Most people follow the news through one or two outlets, each with its own slant, which makes a single framing feel like the whole truth. We place independent, public (state), and party-aligned outlets side by side so the slant becomes visible and the final judgement stays yours.

How we gather

We continuously pull articles from a curated registry of outlets across many countries, via their public feeds. Each outlet carries a known ownership type (independent, state/public, party-aligned) and an editorial-lean estimate. The full list is on the Sources page.

Reading the bias

A language model (Anthropic's Claude) reads each article and rates the leaning of its framing, its word choice, emphasis and sourcing, on a scale from -1 (left) to +1 (right). It rates the article, not the topic: a balanced report on a charged subject should land near the center.

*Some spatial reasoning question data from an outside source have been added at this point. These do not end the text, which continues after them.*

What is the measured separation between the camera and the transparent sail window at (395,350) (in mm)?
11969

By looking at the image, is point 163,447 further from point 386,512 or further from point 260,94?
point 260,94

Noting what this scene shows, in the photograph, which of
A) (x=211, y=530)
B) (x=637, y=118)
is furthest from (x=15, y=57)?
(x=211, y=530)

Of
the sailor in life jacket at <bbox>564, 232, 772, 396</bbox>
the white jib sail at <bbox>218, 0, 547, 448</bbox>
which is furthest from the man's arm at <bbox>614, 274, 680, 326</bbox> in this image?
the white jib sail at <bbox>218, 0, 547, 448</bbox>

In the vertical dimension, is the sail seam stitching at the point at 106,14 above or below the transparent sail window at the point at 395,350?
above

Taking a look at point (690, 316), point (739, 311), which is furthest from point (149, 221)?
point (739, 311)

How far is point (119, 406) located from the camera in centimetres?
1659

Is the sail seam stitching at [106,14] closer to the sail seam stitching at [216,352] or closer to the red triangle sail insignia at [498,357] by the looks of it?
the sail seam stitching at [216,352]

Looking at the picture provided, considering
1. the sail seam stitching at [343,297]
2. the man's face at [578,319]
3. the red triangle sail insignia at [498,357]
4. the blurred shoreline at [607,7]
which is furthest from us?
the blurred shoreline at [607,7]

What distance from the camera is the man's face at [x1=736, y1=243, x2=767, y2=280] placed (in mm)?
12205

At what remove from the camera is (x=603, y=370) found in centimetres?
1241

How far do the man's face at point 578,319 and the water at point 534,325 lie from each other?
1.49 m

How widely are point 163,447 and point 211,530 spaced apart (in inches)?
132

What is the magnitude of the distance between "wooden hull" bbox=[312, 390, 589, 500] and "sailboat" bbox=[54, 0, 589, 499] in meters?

The factuality score (0-100)

For every report on a story we score how factual it is. The model compares the article against the primary source document the coverage rests on (where one exists) and against the consensus of the other outlets covering the same event. A report that faithfully represents the source and agrees with the cross-source record scores high; one that exaggerates, omits key context, or makes unsupported claims scores low.

The objectivity score (0-100)

Separately, we score how neutral the presentation is, independent of which side it favours. Loaded or emotional language, editorialising, one-sided framing and spin lower the score; dispassionate, balanced writing raises it. A report can be highly factual yet slanted in tone, so the two scores are deliberately kept apart.

The source of truth

Where the reporting rests on an official document, a court ruling, a government release, a study or a dataset, we extract and link it at the top of the story. You can read the primary source directly and bypass every outlet's framing.

Overlooked stories

Some stories are run by only one outlet, or only from one side of the spectrum. We flag these as overlooked, a blind spot for everyone else, so the things you would otherwise miss surface instead of disappearing.

Privacy

There are no accounts and no tracking. Your chosen topics, country and language live in your browser only.

A caveat on the scores. Leaning, factuality and objectivity scores are automated estimates. They can be wrong, and they are meant to provoke your own scrutiny, not replace it. Always read across the spectrum, and when it matters, go straight to the primary sources.